Wednesday 4 July 2007

recursive (adj.) see recursive

Daniel L. Everett says recursion might not be essential to language after all. Recursion, or self-reference, plays a central role in most human languages. It gives language its incredible power and flexibility. Parmenides exploits recursion in his famous liar's paradox, "this sentence is lie." But
Pirahã culture, Everett claimed, was unique: it was totally focused on immediate experience and it lacked basic number skills, a vocabulary for colours, a past perfect tense and a creation myth.
The Pirahã, Everett says, do use recursion in their language, it's just not built into their grammar. They have to construct self-reference by telling stories in which, for example, one part is subordinate to another. The modern paradigm of linguistics was framed by Chomsky 50 years ago, amd the fundamental feature is the Universal Grammar; the biological basis for language. Disagreements in linguistics are supposed to be about determining the elements of that universal grammar, not about whether it exists (although strong arguments exist on both sides of that question as well. I always found Chomsky more reasonable, but Fodor's arguments are infuriatingly hard to dismiss. Indeed, the only thing harder than arguing against Fodor is agreeing with him). In any case, recursion is one feature of language few thought to deny.

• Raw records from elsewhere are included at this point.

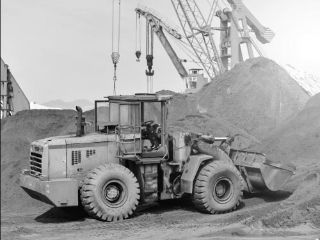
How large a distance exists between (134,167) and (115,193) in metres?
0.66

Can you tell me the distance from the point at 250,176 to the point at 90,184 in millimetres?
3433

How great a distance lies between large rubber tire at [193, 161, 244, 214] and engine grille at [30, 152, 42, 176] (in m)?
2.75

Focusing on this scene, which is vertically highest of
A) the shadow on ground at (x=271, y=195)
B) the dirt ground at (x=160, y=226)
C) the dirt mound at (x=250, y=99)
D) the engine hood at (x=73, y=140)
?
the dirt mound at (x=250, y=99)

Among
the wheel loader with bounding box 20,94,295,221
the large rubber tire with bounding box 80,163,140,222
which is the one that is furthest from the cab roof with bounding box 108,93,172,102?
the large rubber tire with bounding box 80,163,140,222

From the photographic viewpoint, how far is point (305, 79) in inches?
826

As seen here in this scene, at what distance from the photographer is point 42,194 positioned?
25.3 feet

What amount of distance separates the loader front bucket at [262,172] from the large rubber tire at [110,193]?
2.52m

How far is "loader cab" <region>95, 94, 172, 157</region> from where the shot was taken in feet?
27.7

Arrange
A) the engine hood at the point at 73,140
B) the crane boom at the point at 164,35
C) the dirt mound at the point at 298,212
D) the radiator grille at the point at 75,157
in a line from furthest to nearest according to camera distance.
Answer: the crane boom at the point at 164,35 → the radiator grille at the point at 75,157 → the engine hood at the point at 73,140 → the dirt mound at the point at 298,212

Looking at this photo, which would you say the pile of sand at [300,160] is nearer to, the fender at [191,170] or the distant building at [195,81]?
the fender at [191,170]

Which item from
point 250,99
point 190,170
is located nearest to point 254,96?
point 250,99

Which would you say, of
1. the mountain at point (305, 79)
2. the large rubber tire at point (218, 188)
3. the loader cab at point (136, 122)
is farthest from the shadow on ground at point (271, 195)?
the mountain at point (305, 79)

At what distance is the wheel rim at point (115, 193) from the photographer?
8.11 meters

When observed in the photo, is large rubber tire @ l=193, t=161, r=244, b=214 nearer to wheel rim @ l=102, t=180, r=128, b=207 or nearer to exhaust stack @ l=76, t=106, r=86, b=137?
wheel rim @ l=102, t=180, r=128, b=207
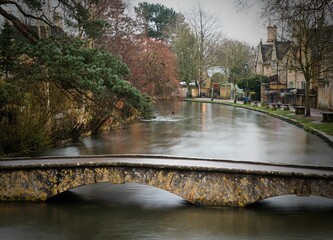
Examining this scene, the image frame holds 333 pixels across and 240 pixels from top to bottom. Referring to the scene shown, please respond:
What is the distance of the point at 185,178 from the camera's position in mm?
12680

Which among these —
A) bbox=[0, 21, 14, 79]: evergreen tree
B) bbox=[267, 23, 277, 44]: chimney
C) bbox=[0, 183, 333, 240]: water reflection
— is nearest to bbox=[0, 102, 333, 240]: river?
bbox=[0, 183, 333, 240]: water reflection

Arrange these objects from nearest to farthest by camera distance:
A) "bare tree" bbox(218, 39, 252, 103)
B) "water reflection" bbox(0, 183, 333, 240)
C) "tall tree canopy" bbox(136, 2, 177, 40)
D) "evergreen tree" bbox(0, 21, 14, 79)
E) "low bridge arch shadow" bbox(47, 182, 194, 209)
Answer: "water reflection" bbox(0, 183, 333, 240) < "evergreen tree" bbox(0, 21, 14, 79) < "low bridge arch shadow" bbox(47, 182, 194, 209) < "bare tree" bbox(218, 39, 252, 103) < "tall tree canopy" bbox(136, 2, 177, 40)

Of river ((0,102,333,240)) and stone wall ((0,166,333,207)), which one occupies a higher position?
stone wall ((0,166,333,207))

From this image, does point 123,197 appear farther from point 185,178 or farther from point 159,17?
point 159,17

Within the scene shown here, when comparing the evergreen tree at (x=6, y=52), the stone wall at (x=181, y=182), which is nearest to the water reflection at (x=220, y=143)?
the stone wall at (x=181, y=182)

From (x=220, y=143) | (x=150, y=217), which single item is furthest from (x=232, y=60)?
(x=150, y=217)

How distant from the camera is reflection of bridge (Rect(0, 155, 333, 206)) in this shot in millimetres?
12070

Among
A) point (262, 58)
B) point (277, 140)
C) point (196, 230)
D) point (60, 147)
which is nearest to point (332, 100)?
point (277, 140)

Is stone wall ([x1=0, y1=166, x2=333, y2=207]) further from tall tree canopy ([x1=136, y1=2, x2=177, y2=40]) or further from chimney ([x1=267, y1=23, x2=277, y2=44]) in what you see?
tall tree canopy ([x1=136, y1=2, x2=177, y2=40])

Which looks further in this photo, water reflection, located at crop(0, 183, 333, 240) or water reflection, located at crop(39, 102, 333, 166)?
water reflection, located at crop(39, 102, 333, 166)

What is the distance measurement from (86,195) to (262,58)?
7923 cm

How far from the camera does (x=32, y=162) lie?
544 inches

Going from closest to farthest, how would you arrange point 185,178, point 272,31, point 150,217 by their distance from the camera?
point 185,178, point 150,217, point 272,31

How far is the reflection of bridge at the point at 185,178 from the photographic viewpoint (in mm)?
12070
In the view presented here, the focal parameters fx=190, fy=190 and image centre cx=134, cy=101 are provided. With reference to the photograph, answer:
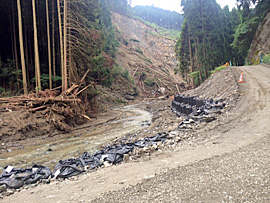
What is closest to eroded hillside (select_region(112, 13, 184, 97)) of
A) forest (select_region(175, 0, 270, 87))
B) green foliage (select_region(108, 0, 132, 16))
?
green foliage (select_region(108, 0, 132, 16))

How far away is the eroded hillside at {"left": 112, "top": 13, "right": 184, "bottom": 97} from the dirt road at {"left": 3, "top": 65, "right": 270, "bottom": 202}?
30987mm

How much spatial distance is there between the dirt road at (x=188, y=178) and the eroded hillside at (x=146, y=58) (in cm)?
Answer: 3099

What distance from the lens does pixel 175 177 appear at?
304 centimetres

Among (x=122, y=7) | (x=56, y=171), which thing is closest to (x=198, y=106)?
(x=56, y=171)

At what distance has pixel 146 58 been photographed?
1977 inches

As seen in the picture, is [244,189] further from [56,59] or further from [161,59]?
[161,59]

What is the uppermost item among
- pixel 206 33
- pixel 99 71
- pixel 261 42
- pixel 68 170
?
pixel 206 33

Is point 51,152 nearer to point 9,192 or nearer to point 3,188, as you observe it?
point 3,188

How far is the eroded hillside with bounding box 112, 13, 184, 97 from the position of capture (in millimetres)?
38562

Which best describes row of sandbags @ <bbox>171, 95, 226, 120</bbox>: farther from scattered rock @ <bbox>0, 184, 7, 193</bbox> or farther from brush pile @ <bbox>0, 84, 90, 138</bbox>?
brush pile @ <bbox>0, 84, 90, 138</bbox>

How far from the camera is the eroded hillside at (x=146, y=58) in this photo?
38562mm

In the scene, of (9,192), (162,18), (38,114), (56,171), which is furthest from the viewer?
(162,18)

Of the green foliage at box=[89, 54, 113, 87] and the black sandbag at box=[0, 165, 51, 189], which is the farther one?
the green foliage at box=[89, 54, 113, 87]

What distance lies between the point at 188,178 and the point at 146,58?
4897 cm
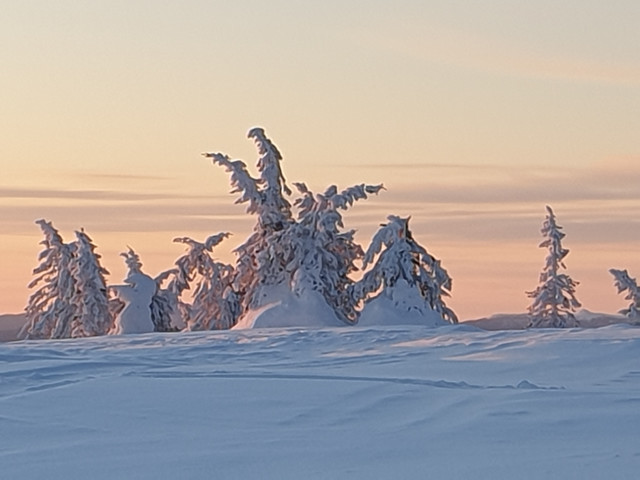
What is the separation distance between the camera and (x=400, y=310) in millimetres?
23078

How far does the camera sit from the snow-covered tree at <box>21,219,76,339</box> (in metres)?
34.9

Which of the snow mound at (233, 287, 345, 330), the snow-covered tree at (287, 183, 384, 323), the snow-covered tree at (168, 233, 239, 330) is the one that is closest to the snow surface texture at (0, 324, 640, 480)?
the snow mound at (233, 287, 345, 330)

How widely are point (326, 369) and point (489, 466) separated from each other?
19.5 ft

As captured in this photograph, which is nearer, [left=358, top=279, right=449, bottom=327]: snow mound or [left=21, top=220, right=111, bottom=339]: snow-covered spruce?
[left=358, top=279, right=449, bottom=327]: snow mound

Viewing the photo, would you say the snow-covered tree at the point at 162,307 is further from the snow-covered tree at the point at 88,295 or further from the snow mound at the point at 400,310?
the snow mound at the point at 400,310

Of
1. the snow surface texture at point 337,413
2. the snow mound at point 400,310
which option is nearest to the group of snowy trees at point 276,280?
the snow mound at point 400,310

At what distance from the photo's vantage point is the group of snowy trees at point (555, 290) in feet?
113

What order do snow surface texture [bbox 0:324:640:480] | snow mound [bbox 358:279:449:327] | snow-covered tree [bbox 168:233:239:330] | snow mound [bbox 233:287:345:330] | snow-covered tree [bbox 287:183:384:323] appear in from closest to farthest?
1. snow surface texture [bbox 0:324:640:480]
2. snow mound [bbox 358:279:449:327]
3. snow mound [bbox 233:287:345:330]
4. snow-covered tree [bbox 287:183:384:323]
5. snow-covered tree [bbox 168:233:239:330]

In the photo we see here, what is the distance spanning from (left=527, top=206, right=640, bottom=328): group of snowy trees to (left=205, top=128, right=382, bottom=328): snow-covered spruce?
8669 millimetres

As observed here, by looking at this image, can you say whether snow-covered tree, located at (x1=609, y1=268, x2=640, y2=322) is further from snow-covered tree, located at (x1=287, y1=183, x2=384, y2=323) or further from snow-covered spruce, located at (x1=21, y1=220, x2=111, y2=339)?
snow-covered spruce, located at (x1=21, y1=220, x2=111, y2=339)

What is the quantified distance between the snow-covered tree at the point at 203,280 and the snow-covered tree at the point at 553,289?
10116mm

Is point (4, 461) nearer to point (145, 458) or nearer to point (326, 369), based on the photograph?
point (145, 458)

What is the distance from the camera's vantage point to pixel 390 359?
13641 mm

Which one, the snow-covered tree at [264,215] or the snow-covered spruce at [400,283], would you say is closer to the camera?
the snow-covered spruce at [400,283]
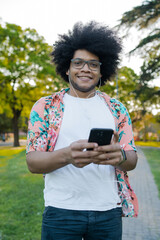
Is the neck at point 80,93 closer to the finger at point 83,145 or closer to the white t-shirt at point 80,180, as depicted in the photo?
the white t-shirt at point 80,180

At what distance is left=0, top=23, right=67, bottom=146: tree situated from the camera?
89.2 feet

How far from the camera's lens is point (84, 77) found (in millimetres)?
2197

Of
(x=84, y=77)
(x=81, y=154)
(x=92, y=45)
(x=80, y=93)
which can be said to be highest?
(x=92, y=45)

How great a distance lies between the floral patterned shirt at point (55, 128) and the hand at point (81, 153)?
0.32m

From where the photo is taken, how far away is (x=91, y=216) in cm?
187

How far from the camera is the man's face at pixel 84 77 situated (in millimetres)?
2182

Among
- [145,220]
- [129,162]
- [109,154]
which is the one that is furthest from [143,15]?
[109,154]

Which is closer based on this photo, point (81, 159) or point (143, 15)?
point (81, 159)

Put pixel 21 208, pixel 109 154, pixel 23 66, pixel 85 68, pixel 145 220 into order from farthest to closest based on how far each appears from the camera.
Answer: pixel 23 66 < pixel 21 208 < pixel 145 220 < pixel 85 68 < pixel 109 154

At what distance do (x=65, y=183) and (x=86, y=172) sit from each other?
16cm

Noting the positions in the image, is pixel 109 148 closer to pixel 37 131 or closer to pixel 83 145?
pixel 83 145

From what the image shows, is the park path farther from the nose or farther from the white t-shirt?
the nose

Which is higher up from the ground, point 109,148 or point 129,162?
point 109,148

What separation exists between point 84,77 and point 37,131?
0.59m
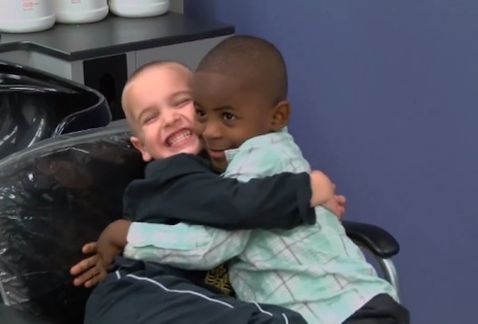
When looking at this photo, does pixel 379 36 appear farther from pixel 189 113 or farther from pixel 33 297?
pixel 33 297

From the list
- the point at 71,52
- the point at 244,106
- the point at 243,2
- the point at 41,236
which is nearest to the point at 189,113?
the point at 244,106

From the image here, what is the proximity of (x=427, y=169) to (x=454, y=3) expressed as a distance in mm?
389

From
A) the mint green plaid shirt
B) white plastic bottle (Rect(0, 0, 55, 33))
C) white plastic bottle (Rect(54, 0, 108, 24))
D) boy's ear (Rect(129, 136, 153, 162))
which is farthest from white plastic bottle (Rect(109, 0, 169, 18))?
the mint green plaid shirt

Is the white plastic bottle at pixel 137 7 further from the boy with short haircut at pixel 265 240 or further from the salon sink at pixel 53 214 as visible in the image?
the boy with short haircut at pixel 265 240

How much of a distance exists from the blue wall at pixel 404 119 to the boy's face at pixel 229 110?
0.78 meters

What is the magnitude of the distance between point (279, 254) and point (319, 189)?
0.37 ft

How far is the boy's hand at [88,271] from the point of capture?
142cm

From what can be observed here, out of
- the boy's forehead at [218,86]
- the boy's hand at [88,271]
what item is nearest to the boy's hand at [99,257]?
the boy's hand at [88,271]

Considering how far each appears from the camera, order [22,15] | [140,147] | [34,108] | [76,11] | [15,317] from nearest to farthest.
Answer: [15,317] → [140,147] → [34,108] → [22,15] → [76,11]

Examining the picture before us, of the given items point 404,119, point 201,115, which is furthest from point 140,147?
point 404,119

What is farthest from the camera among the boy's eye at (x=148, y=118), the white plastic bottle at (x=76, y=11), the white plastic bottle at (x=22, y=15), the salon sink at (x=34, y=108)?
the white plastic bottle at (x=76, y=11)

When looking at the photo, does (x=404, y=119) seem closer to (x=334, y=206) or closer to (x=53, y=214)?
(x=334, y=206)

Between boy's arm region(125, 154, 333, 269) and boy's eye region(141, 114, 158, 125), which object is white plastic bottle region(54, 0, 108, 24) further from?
boy's arm region(125, 154, 333, 269)

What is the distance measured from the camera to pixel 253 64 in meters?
1.32
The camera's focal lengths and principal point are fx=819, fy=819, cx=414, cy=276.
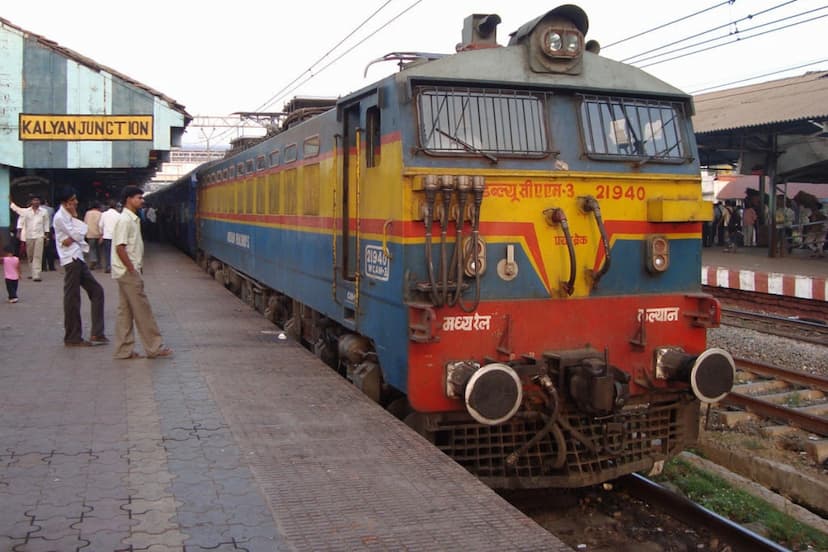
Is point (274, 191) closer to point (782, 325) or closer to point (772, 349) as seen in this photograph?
point (772, 349)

Assuming Everett is right, what are the implications? (not for Chomsky, for
Pirahã)

For one, Pirahã seem not to count. Mathematics is heavily recursive, to the point that an elementary exercise for computer scientists learning about recursion is to formulate the recursive rules of arithmetic--counting, addition, subtraction, multiplication, and (this one's tricky) division.

Pirahã are an interesting folk, and it's hard to know which (if any) of their values are related to their recursionless grammar. Everett started out as a missionary, but found it hard going trying to convince the Pirahã. This is partly because one of their strongest values is "no coercion."
When I began to tell them the stories from the Bible, they didn't have much of an impact. I wondered, was I telling the story incorrectly? Finally one Pirahã asked me one day, well, what color is Jesus? How tall is he? When did he tell you these things? And I said, well, you know, I've never seen him, I don't know what color he was, I don't know how tall he was. Well, if you have never seen him, why are you telling us this?
The Pirahã, who in some ways are the ultimate empiricists—they need evidence for every claim you make—helped me realize that I hadn't been thinking very scientifically about my own beliefs.
In striking contrast to the way we tend to think of empiricism, however,
the Pirahã are not that curious about what we have. They haven't shown interest in a number of things that other indigenous groups [have].... The Pirahã have been in regular contact for a couple of hundred years now, and they have assimilated almost nothing. It's very unusual.
Everett thinks this is because of thir focus on the immediacy of experience: they just aren't interested in things "if they don't know the history behind them."

Everett is building a case for culture making architectonic demands on language, amd it's intriguing to turn the question upon ourselves: what linguistic demands is our culture making? Supposing we undergo a cultural change, what implications might it have for language?

To connect this narrowly to my field, what has this to say about incommensurability between scientific paradigms?